The title of this page arises out of my experiences in life, and not necessarily from anything I’ve read. My experience was gained in the U.S. Army, where I served from 1970-1973. In 1972 I was in Germany in support of a military headquarters at that time in Munich. I was off duty and decided to go to a nearby German pub. While there I was enjoying a beer with a military policeman. After one beer at least, he felt open enough to share a disturbing story.

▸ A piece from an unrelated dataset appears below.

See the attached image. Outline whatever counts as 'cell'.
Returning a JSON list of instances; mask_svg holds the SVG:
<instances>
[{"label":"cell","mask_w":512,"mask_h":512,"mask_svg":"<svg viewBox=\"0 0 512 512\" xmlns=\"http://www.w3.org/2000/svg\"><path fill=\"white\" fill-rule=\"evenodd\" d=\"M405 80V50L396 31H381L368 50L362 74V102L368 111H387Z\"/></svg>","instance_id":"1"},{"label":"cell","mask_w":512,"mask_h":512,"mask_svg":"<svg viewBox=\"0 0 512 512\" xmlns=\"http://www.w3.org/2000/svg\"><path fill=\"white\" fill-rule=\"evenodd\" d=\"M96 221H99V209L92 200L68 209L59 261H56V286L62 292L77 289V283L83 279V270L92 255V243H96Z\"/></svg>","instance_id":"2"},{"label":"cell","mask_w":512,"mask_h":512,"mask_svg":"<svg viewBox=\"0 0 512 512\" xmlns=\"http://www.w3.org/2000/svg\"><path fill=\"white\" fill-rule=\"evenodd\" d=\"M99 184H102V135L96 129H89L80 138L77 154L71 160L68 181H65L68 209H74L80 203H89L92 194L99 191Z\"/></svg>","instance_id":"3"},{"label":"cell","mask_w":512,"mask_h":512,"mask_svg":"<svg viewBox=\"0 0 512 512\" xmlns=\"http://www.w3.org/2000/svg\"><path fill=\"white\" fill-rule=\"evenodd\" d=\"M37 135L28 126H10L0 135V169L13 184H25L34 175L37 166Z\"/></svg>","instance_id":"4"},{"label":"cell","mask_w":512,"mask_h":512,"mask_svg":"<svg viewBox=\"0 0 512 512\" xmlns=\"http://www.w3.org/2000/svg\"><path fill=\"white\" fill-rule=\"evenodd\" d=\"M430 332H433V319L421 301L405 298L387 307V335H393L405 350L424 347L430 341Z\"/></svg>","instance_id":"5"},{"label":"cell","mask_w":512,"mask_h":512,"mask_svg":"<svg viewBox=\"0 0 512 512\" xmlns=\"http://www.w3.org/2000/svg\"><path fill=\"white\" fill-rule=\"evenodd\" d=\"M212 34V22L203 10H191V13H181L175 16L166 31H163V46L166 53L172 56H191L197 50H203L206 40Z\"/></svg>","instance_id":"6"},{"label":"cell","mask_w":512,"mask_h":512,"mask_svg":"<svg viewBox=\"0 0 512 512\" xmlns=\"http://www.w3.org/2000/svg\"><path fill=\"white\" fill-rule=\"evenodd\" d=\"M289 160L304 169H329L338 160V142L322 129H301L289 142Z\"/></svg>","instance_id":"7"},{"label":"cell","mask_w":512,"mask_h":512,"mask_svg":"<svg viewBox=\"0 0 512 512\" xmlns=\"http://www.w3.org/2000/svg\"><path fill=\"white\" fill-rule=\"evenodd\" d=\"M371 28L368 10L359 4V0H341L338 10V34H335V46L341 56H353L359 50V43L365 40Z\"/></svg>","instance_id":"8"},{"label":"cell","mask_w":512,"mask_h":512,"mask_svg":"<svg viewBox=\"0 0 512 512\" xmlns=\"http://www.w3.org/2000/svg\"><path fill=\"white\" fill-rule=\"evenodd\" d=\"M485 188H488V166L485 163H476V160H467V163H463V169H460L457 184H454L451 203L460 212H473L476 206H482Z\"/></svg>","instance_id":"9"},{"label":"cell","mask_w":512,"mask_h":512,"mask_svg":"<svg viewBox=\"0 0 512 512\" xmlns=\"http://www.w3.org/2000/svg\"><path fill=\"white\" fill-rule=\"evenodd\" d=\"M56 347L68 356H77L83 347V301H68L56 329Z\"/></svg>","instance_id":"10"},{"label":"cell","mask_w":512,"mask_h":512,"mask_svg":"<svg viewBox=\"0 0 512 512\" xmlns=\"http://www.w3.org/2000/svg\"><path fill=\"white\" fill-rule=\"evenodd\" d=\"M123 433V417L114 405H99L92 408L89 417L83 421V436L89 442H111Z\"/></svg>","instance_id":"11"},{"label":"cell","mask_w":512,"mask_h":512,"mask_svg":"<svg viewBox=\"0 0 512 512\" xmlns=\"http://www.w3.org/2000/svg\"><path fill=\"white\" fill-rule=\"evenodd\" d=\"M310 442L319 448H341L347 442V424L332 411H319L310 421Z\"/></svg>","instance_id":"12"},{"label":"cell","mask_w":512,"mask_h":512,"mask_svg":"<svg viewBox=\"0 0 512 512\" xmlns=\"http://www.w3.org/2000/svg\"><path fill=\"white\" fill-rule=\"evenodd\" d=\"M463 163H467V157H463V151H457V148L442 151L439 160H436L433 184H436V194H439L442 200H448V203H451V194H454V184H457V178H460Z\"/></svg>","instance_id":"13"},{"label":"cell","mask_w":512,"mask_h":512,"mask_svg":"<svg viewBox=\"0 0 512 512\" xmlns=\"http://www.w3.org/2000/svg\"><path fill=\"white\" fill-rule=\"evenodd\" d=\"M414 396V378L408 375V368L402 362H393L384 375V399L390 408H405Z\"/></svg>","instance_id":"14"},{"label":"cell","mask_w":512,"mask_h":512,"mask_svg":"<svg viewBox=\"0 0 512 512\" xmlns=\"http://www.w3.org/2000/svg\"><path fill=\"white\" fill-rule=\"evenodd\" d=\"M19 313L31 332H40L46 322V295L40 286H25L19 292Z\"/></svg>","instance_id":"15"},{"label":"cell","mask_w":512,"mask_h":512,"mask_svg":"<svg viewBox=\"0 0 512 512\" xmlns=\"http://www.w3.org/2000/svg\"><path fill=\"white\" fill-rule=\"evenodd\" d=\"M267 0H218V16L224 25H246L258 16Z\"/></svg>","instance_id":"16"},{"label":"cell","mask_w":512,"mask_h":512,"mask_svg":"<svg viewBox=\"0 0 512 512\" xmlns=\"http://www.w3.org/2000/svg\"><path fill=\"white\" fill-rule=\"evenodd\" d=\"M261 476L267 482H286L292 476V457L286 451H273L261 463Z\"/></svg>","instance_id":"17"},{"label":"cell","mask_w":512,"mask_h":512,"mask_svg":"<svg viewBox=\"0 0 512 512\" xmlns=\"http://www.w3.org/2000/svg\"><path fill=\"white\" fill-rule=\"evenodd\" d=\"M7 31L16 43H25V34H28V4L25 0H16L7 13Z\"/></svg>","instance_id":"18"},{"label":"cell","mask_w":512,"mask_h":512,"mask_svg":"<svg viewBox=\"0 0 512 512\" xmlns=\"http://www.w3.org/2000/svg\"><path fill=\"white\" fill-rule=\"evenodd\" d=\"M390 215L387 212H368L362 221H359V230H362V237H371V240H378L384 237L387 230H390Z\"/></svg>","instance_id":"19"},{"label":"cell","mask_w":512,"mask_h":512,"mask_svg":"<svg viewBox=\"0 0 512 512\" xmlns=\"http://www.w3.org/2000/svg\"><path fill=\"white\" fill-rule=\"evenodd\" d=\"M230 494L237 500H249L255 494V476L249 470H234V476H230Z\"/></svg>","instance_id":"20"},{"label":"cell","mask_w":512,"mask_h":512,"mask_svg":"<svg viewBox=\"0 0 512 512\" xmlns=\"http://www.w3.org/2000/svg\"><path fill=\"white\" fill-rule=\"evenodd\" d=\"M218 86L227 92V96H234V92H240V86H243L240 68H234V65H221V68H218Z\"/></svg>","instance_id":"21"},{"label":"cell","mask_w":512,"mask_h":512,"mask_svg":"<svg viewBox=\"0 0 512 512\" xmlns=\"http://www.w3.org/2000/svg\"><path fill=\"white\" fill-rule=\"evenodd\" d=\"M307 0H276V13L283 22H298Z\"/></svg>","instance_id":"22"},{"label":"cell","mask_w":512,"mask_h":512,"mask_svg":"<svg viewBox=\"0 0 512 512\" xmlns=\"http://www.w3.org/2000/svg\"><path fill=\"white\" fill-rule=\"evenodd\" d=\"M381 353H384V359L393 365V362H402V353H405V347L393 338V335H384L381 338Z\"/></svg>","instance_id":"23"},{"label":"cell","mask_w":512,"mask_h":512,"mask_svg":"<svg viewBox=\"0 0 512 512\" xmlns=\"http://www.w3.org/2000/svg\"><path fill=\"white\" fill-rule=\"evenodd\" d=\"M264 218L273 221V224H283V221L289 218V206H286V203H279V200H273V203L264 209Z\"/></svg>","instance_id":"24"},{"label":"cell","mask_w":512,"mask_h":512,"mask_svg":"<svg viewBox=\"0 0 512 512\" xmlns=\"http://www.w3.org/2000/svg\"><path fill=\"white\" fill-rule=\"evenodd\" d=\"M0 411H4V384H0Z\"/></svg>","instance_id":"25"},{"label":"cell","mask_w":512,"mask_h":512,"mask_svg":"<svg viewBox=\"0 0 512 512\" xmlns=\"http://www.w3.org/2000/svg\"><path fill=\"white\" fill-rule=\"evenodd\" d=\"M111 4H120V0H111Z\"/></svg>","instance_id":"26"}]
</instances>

He had served recently in Vietnam, a war which did not end until 1975. He may have only been in Germany for several months. It was that recent. Anyway, he was serving on an infantry base, and after a period, wanted to leave. He received permission and left for a week. When he returned, he discovered to his shock, that everyone on the base was dead. In his absence, the base was overrun by a North Vietnamese military unit. While telling me this story, I could not help but notice the sorrow in his face. Perhaps it was more than sorrow. I feel now that the emotions he felt could be characterized as nothing short of complex. What else can one feel in going though such an experience? Anger? Sure. Guilt? Perhaps.
The next series of questions would have to deal with my response? How should I respond to this story? I was only 19 or 20 years old. I wasn’t a priest yet. I had zero training in any sort of counseling. I would not even take my first University course in counseling until at least three years later. I suppose I could just drink my beer and listen. I did learn from various sources years later that sometimes people just need to talk. One doesn’t always have to “do” anything with people and their stories in life. Nothing concrete anyway, outside of simple listening. However, I found myself rejecting such a decision on behalf of something more active. It was intuitive. At least I think so now. I brought him to church. I would pray with him. He was open to the idea, so I acted on it. He didn’t even know where the base chapel was. That’s ok. He didn’t have to know. I knew, and I brought him there. While inside, I showed him around and explained the symbolism as best I could. And we prayed. Well, without any exaggeration, I would have to say that his mood completely changed. He smiled. He exclaimed, according to my interpretation now, that he found what he needed. He would rely on the strength that he now found, in prayer and on what Christ could give him.
So, my impromptu decision worked. Without any formal training I could create an experience that brought peace to another human being. And as the title to this pastor page indicates, I believe that there was nothing special in my story that needed me to do- that only I could do. Anyone could do this. Anyone can listen to someone’s tough story of sorrow, of horror even, and pray with them. And the reason why I say this is because anyone can pray with another human being and or, as some people state these days, communicate God to him or her. We, all of us, already have the background. We are all baptized and then some, more than likely. If you are reading this, you are somewhat faithful to Mass attendance, and by simple doing, have an experience with prayer. That’s it! See! You have all you need. It was all I needed, after all. Yes, we are all ministers!